If we had gotten married in an at-fault state, there would have been different grounds to choose from:
Adultery? Nope. Or at least, it hadn’t been an issue as of the night I left him. Since then, I suppose I couldn’t blame him if he’d…well.
Of course, at this point, he could claim desertion, if he were the one filing in an at-fault state.
Maybe we could both blame mental incapacity at the time of marriage. We’d been so crazy for one another, so obsessed with each other’s every thought, so insane with lust. What was that if not a form of mental incapacity?
Anyway. We got married in California. So irreconcilable differences it was.
No one is at fault.No, that didn’t feel true—but it didn’t matter. None of it mattered now, except getting the damn thing over.
Cal turned a page of his pad over. “The Summons Form is relatively simple. This one tells Mr. March that you’ve started a court case and the repercussions if he doesn’t respond withinthirty days.” He cleared his throat and looked off into the distance. “Ah, is Mr. March still residing at the San Francisco address?”
I ground my jaw. “I don’t believe so.” I looked at the footage from our security cameras every few days. Bobby hadn’t been there in almost two months.
“I see. Has he taken up residence somewhere else in the city?”
“I don’t know.” A long hiss escaped my tight lips. “I don’t know where he is. We haven’t spoken in some time.”
Not one conversation. Not since that horrible phone call at the beginning of August when he’d called me at my London hotel, drunk off his ass.
No more texts or voice mails either. From March until that call in August, Bobby had texted or called every single day. Sometimes multiple times a day, even though I rarely responded. Usually he was sober and his messages were reasonable, asking what was going on. But sometimes he was miserable and pleading. Rarely, he was angry. The angry ones were the messages I listened to the most.

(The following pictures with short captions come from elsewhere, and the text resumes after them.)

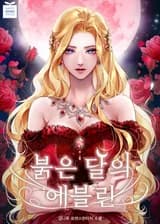 Эвелин, Красная Луна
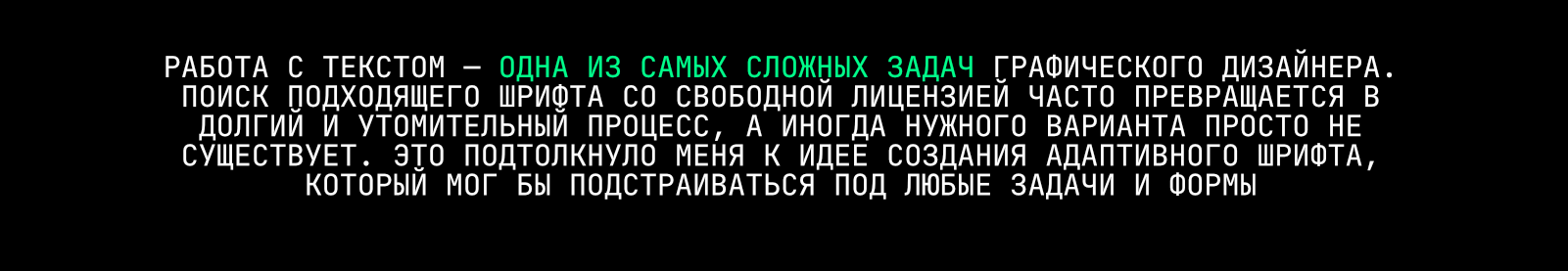 Формовая типографика - заполняя пространство — Изображение №2 — Графика на Dprofile
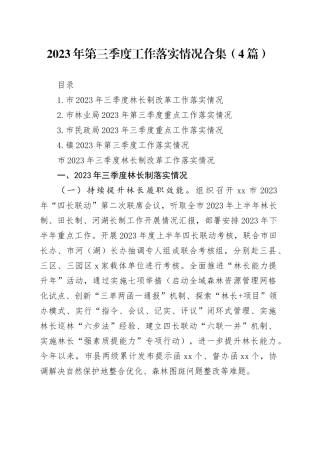 2023年第三季度工作落实情况合集（4篇）
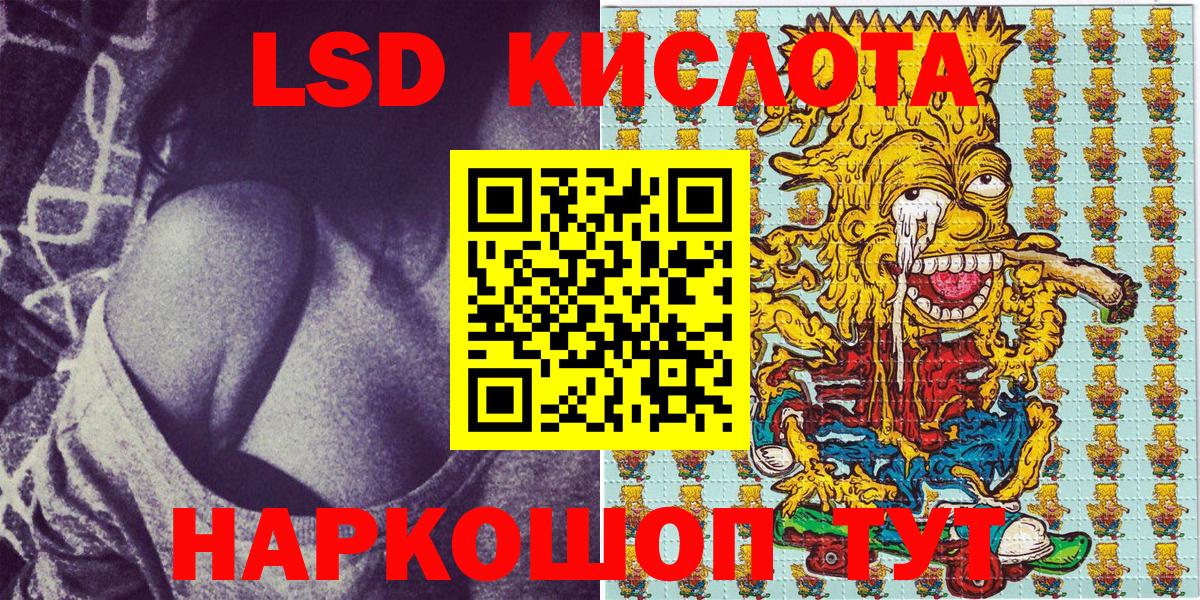 Ленинск-Кузнецкий  Наркотические марки 1,5мг  Марки N-bome  Вход с VPN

“No need to worry,” Cal assured me. “If you prefer to have no contact with him, we can handle everything.”
“I think that would be best,” I said demurely. My current dream was to get this divorce settled without seeing Bobby’s face or hearing his voice.
“We’ll find him,” Cal said confidently.
After a slight hesitation, he dropped his pen and entwined his fingers over his keyboard.Oh no. Here it comes: the unasked-for sympathy.
He cocked his head to one side and pursed his lips in a sad frown. “Might I say, Emily, how sorry I am that your marriage didn’t work out as you hoped. You’ve always been such a nice, sweet, good-natured young woman.”
I lifted my upper lip in an attempt to smile, but in my Zoom window, I was snarling. Why were so many people such lousy judges of human nature?
Being quiet is not the same thing as being nice.
Being shy is not the same thing as being sweet.
The ability to plaster on a smile in social or professional situations is a survival skill for women; it doesn’t make us all good-natured.
Ironically, the first person in my life who immediately saw through my quiet, shy-smiling bullshit to the real person underneath was my soon-to-be ex-husband.
Chapter Two
After hanging upwith Cal, I stood at my desk and stretched my arms over my head. I still wanted the long walk home, but I wished I had comfier clothes in which to enjoy it. My tailored smoke-colored suit was one of my favorites, but it wasn’t ideal exercise attire.
On my desk, the phone buzzed. “Emily, there’s a woman here to see you. She doesn’t have an appointment!” I almost laughed at Rosie’s incredulous tone. In the six months I’d worked at this prestigious firm, I’d never met with a client spontaneously. Usually appointments were lined up well in advance.
I had nothing against walk-ins. Unusually, I was even free to take on a new case if it had merit, I was interested, and the partners agreed. I loved the idea of diving straight into something new, but I was strangely fried at the moment. Though the call with Cal hadn’t been intellectually demanding, it was emotionally exhausting to pull the trigger I’d been contemplating for months.
“I’m just about to leave for the day,” I said to Rosie. “But I’ll meet her quickly before I go. Send her in, and then you go home too, OK?”
“Got it. Thanks.”
I cleared my throat and pinched my cheeks, tucked my hair behind my ears. An inquisitive smile turned up my lips, and I opened my office door, ready to shake hands.
“Miss Austin?” Her voice was low and tremulous.